Usual preface, I’m with PreciseBits. So while I try to only post general information take everything I say with the understanding that I have a bias.
I’d first test to see if this is actually deflection. There’s a simple test you can run that will let you directly measure the deflection for slotting.
What you want to do is to make 2 cuts with a gap between them cutting in opposite directions (use the same setting and material as your cut). The length of these doesn’t really matter as long as they are long enough to get up to speed. Do this for both the X and Y like below.
Cutting these in 2 different directions changes the side that will deflect. You can then you can measure the difference between the top or bottom edges and divide it by 2 to get your deflection for that axis. Use the middle of the lines as the ends are actually cut slower due to acceleration and deceleration. Some people also like to cut a long continuous line above both the segmented lines to have something to measure against.

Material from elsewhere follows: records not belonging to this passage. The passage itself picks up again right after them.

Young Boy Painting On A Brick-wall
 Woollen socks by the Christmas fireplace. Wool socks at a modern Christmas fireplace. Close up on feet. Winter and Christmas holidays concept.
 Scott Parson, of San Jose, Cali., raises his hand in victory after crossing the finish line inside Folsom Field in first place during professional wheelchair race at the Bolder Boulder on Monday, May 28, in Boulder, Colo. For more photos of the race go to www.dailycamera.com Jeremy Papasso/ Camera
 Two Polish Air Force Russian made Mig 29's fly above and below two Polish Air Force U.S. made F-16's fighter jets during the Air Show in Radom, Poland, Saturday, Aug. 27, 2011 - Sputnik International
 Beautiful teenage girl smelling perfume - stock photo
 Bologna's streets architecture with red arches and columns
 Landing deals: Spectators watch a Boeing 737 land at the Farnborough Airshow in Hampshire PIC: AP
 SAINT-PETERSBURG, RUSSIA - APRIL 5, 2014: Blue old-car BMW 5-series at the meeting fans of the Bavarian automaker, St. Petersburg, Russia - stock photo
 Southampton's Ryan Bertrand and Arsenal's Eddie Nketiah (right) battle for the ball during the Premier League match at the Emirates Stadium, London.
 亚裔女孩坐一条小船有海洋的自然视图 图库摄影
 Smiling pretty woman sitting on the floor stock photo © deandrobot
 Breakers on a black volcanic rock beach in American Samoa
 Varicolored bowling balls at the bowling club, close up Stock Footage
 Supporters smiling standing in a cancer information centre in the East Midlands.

If it is deflection and really 1mm that’s quite a bit and I would first guess that there’s something mechanically wrong. Regardless, deflection is caused by an increase in cutting force which is effected by tool geometry (rake, helix, edge radius, etc) and functionally cubic material removed for flute per revolution. So for the same tool geometry any increase in chipload (feed/RPM/flutes), stepover, pass depth, or tool diameter increases the cutting force. Different tools also have different geometries that can effect this quite a bit. As an example a soft media tool will have a high flute rake compared to a “general use” tool and require less cutting force to cut the same chip. Or a higher helix (flute twist) will change the force direction into the Z.
One of the reasons that you will see this in the start of a cut is that you are plunging and effectively pausing (straight plunge) or gradually increasing your pass depth. The straight plunge will deflect and then come to rest leaving a notch. The ramp will slowly take up the force but end up with the same deflection at the end of the ramp.
In some of your other examples like corners is because the machine has to slow down in direction changes. The sharper the angle the more it has to slow down and this slow down changes your feed (chipload) causing less cutting force and therefore less deflection. In the cases of curves this becomes worse if you are cutting lines instead of arcs. Cutting arcs keeps the machine at closer feeds depending on the angles but requires the CAM and controller to both understand them and be able to use them.
Hope that helps. Let me know if there’s something I can expand on or help with.